EXERCISE BRIEF
Across the entries below, the lines containing "trap" should be counted and only their number returned.

DATA TO EXAMINE
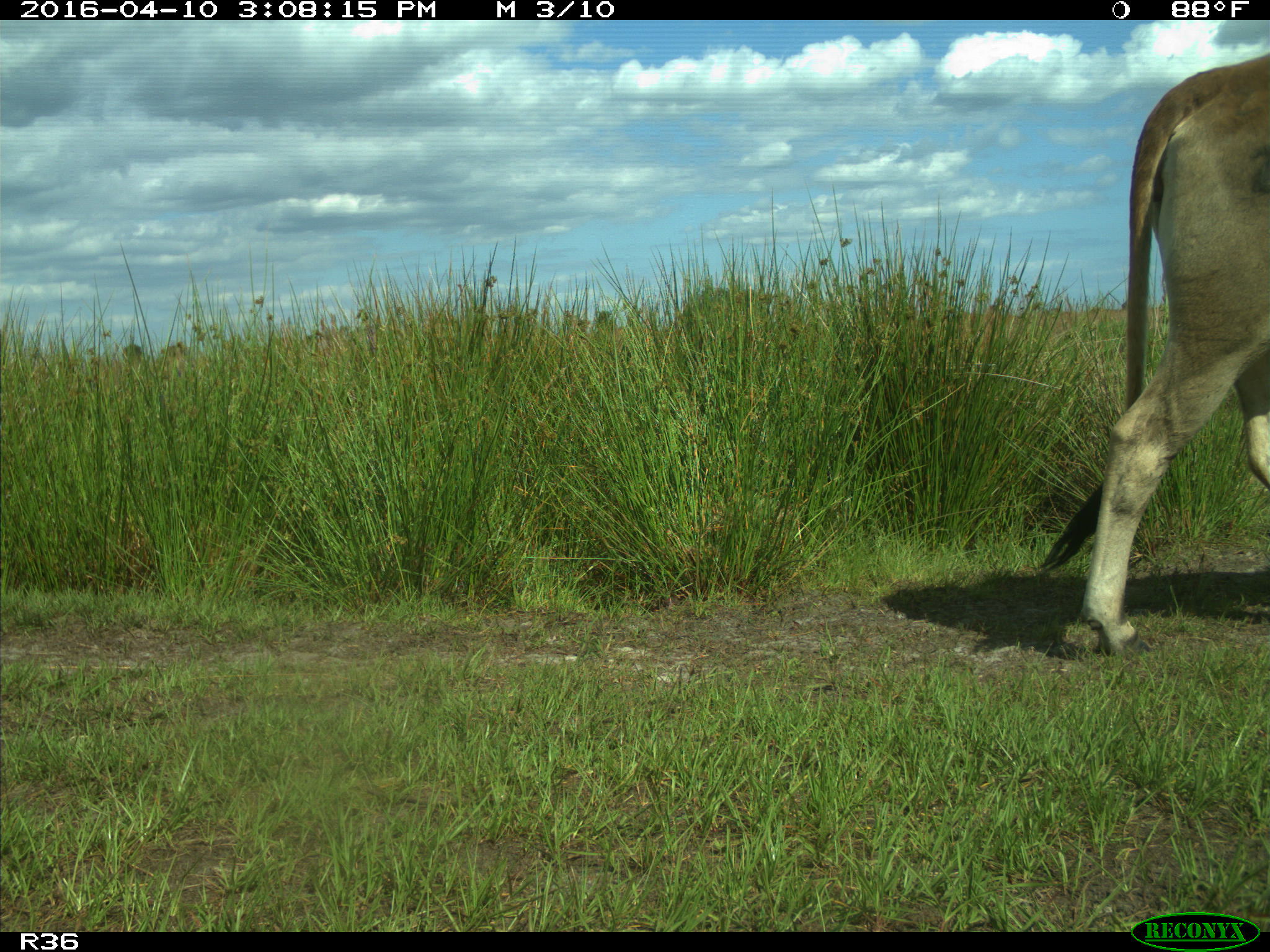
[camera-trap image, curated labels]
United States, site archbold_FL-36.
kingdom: Animalia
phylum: Chordata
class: Mammalia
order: Artiodactyla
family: Bovidae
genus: Bos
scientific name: Bos taurus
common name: domestic cow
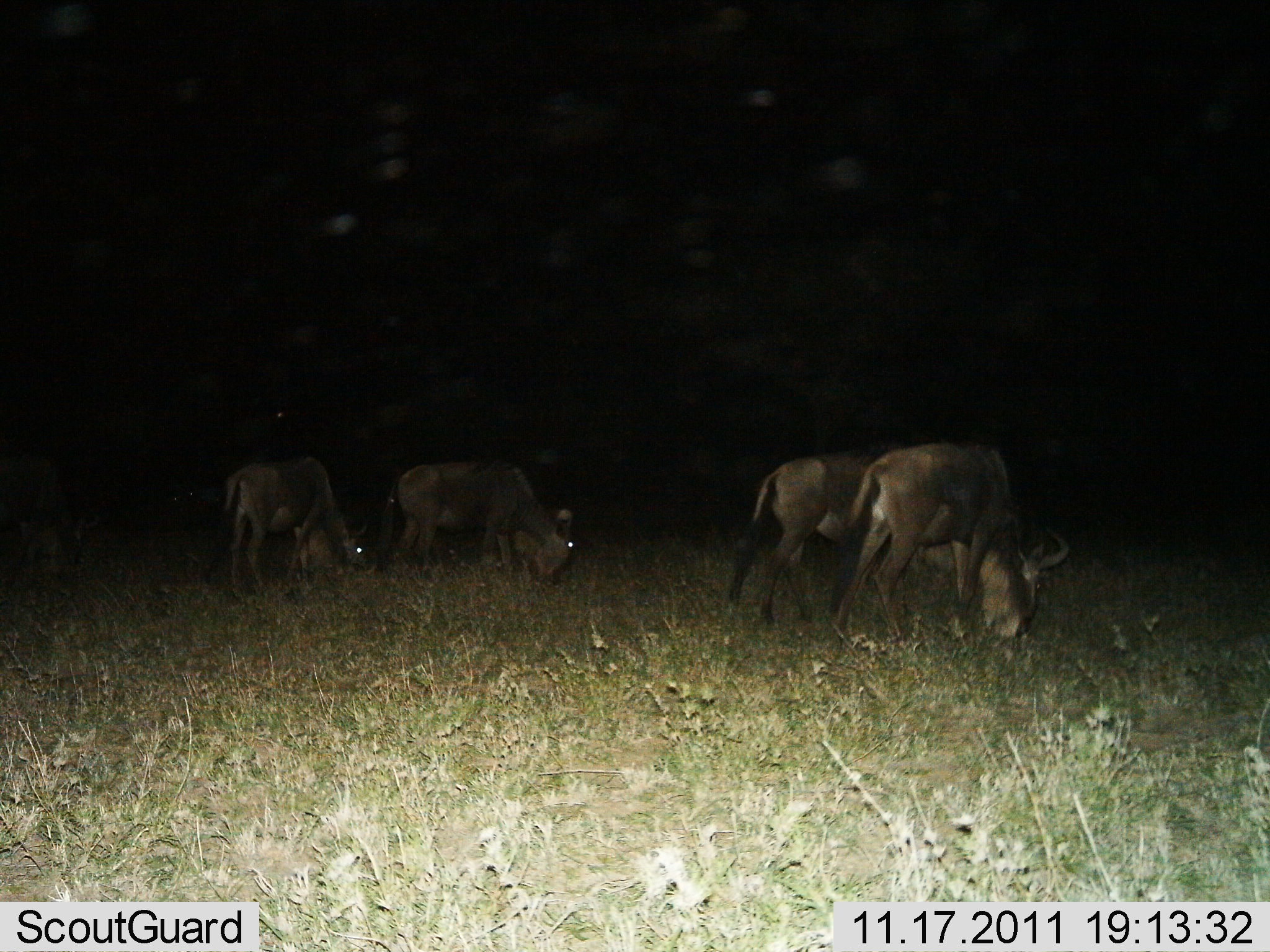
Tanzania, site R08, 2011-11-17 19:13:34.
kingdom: Animalia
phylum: Chordata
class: Mammalia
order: Artiodactyla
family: Bovidae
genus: Connochaetes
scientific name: Connochaetes taurinus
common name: blue wildebeest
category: wildebeest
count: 4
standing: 25%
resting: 0%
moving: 0%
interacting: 0%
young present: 0%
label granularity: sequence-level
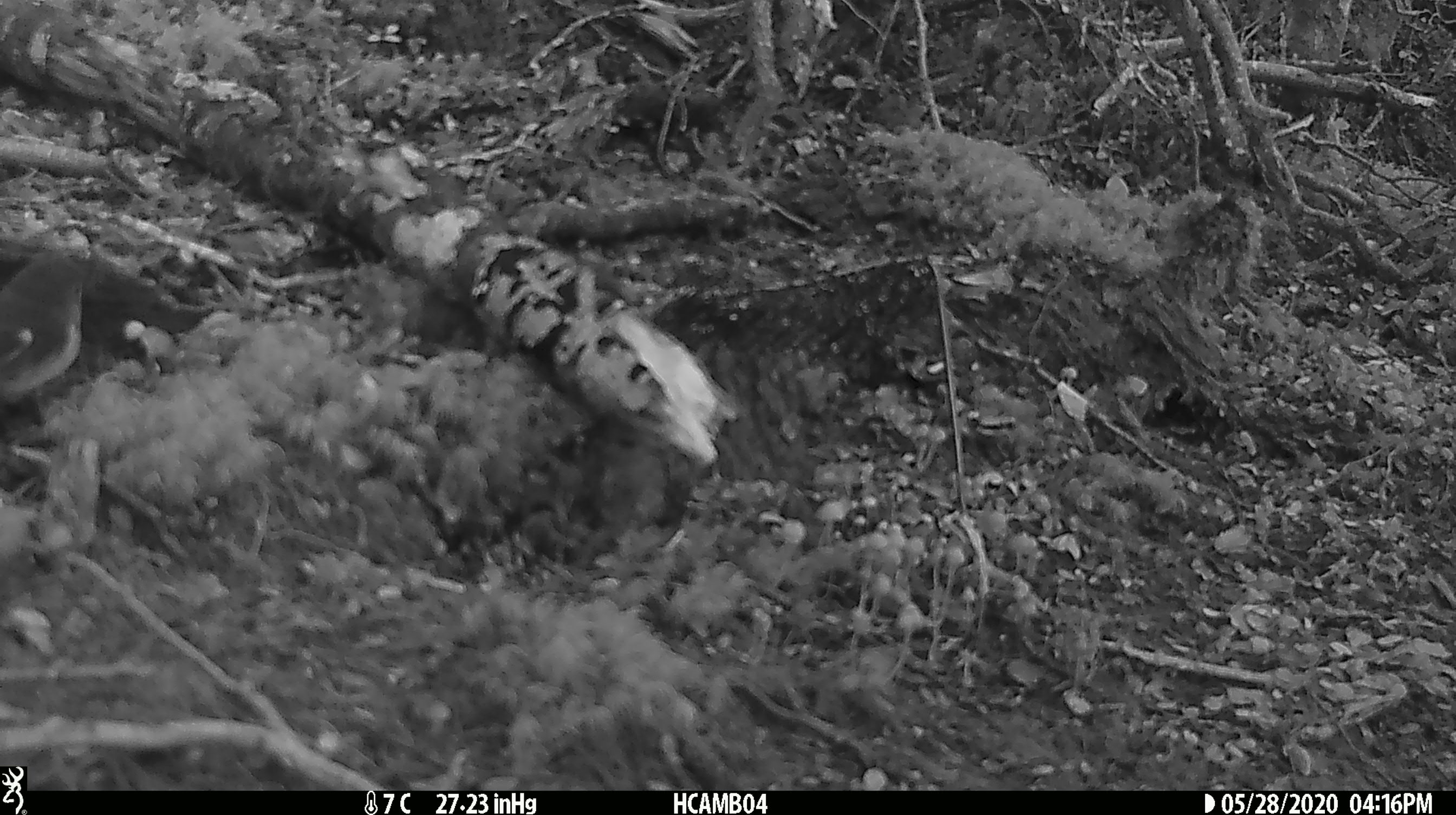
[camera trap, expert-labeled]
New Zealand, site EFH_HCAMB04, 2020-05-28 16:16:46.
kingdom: Animalia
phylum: Chordata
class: Aves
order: Passeriformes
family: Petroicidae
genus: Petroica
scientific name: Petroica australis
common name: new zealand robin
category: robin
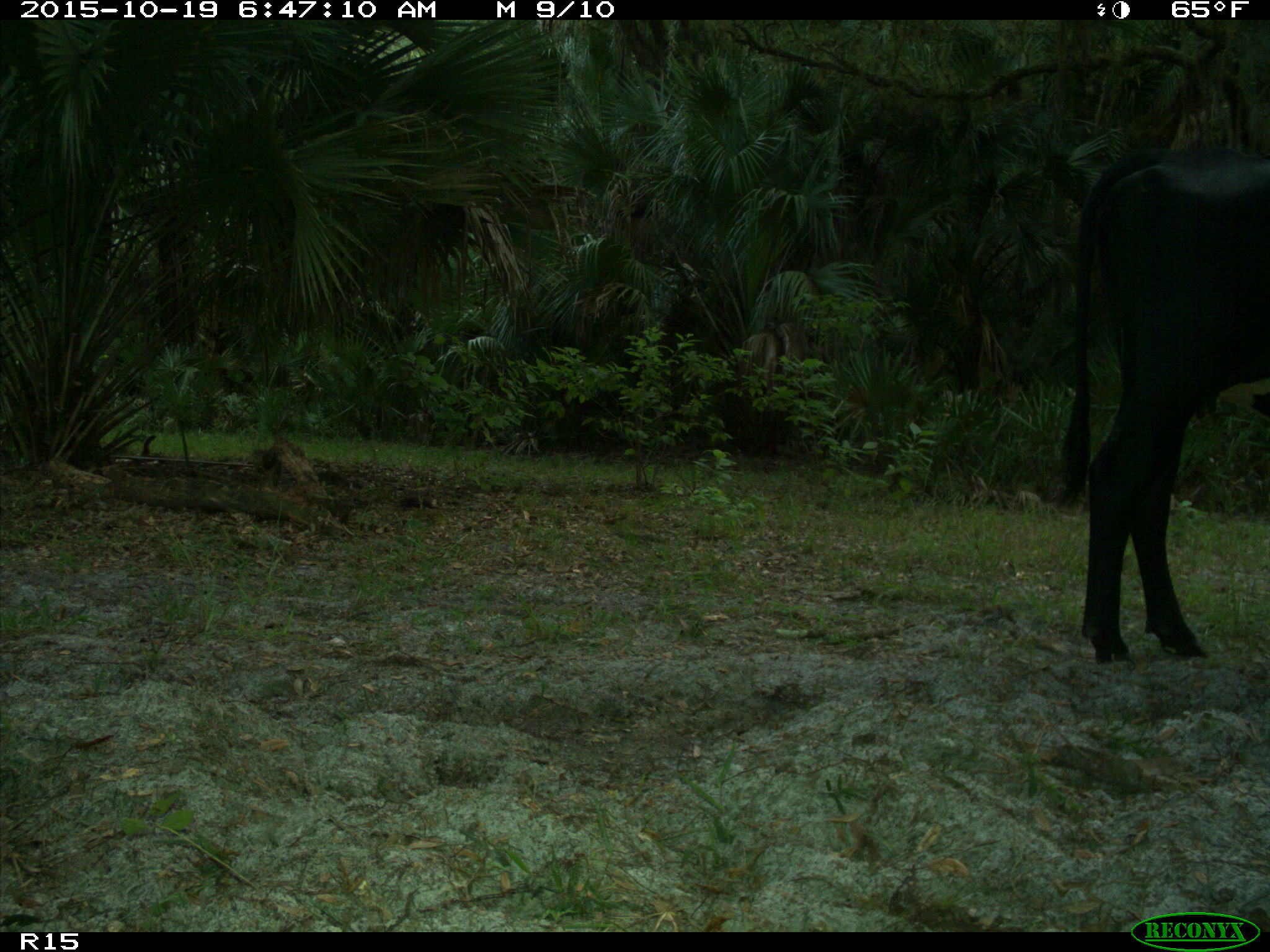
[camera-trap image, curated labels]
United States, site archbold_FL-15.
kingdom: Animalia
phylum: Chordata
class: Mammalia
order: Artiodactyla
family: Bovidae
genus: Bos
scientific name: Bos taurus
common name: domestic cow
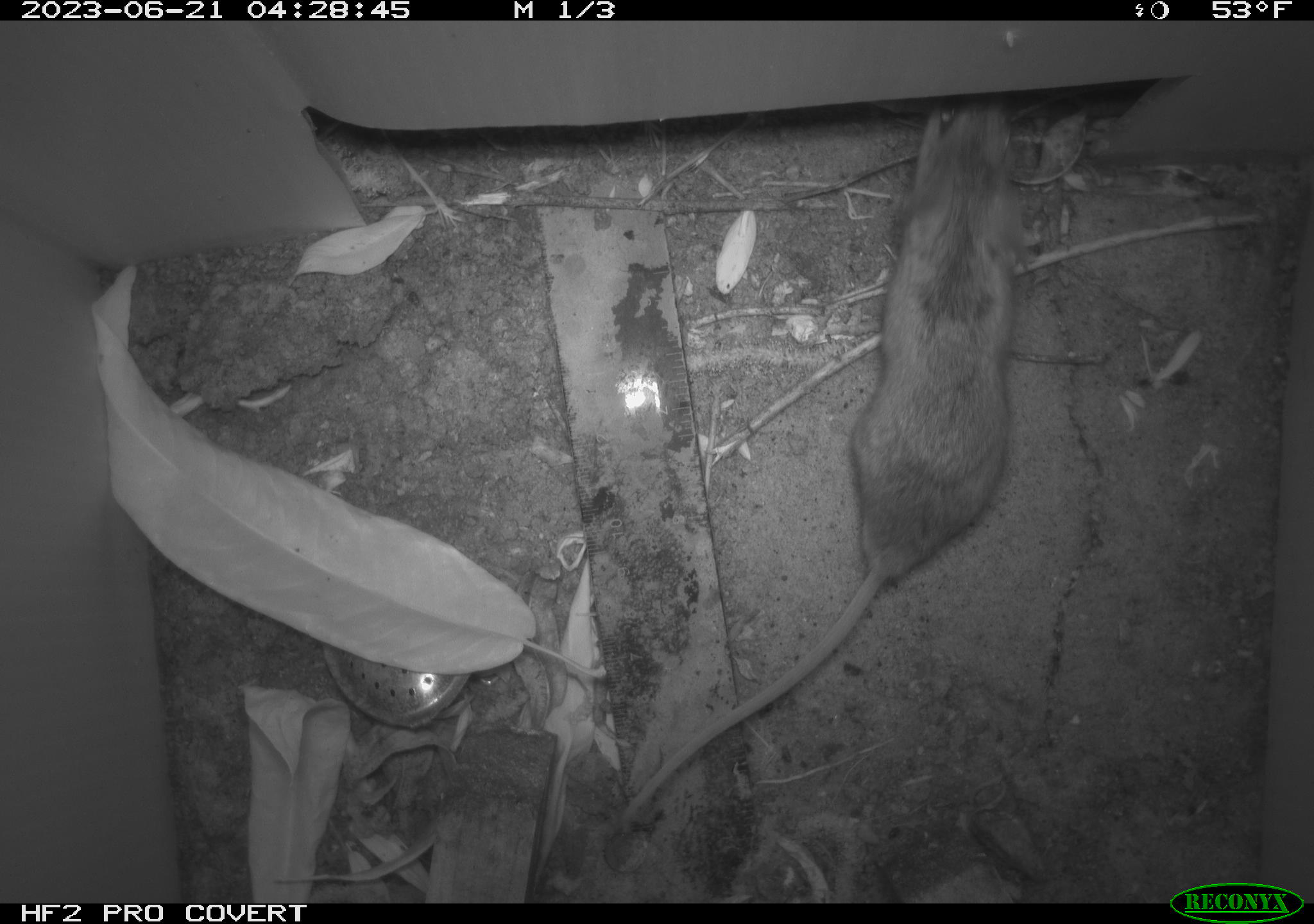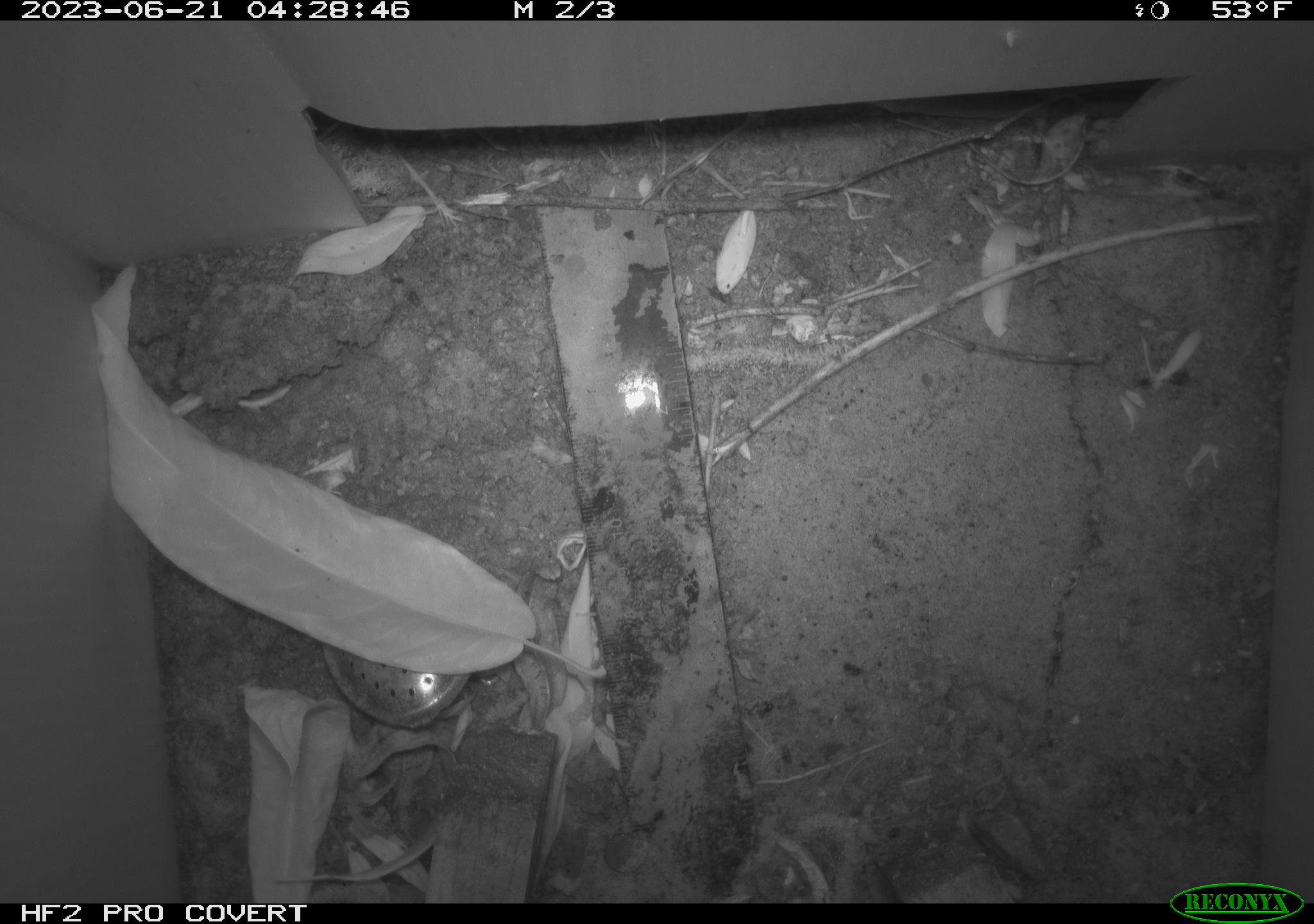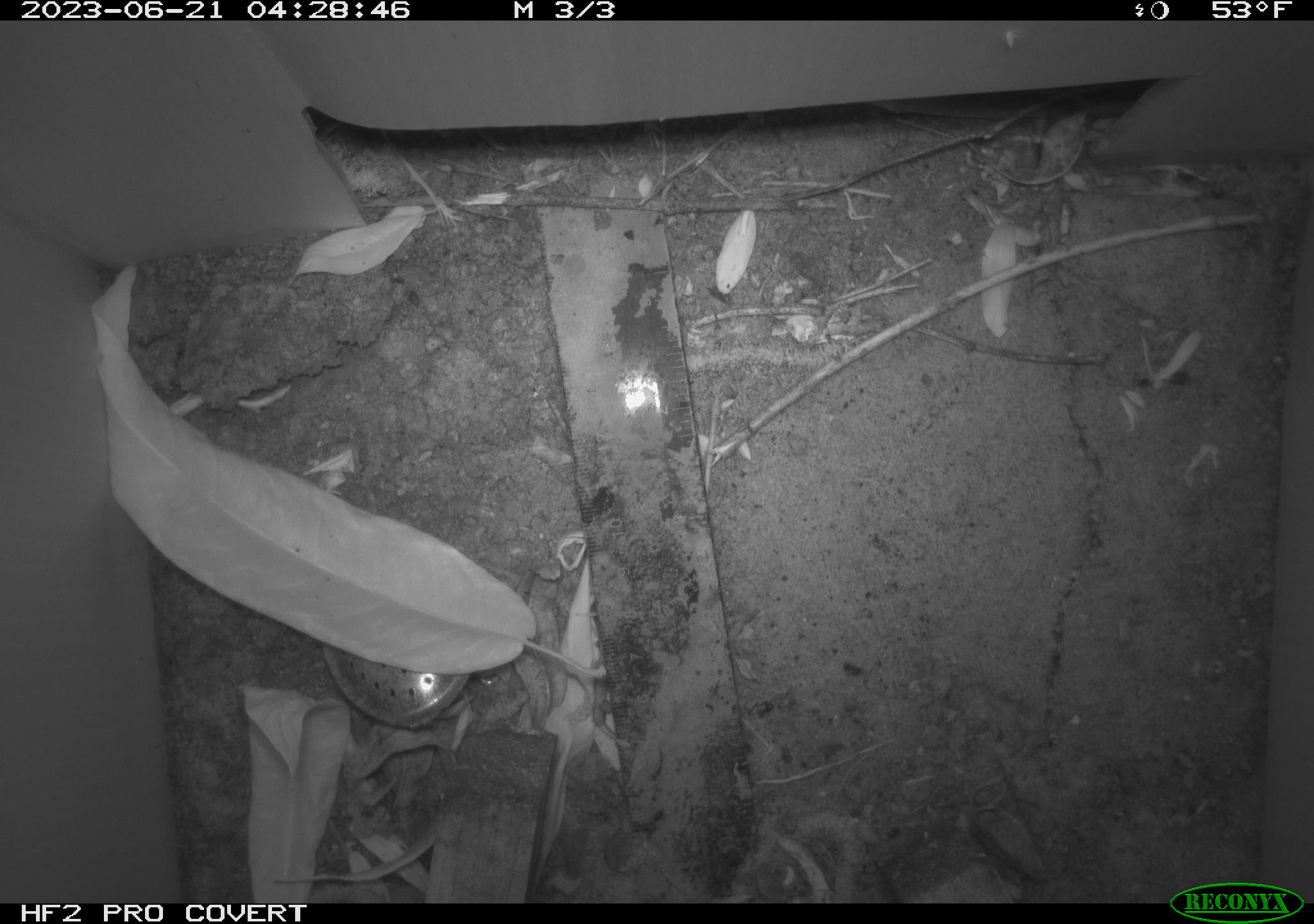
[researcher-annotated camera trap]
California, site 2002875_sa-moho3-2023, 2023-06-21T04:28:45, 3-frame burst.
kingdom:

RESPONSE BELOW
4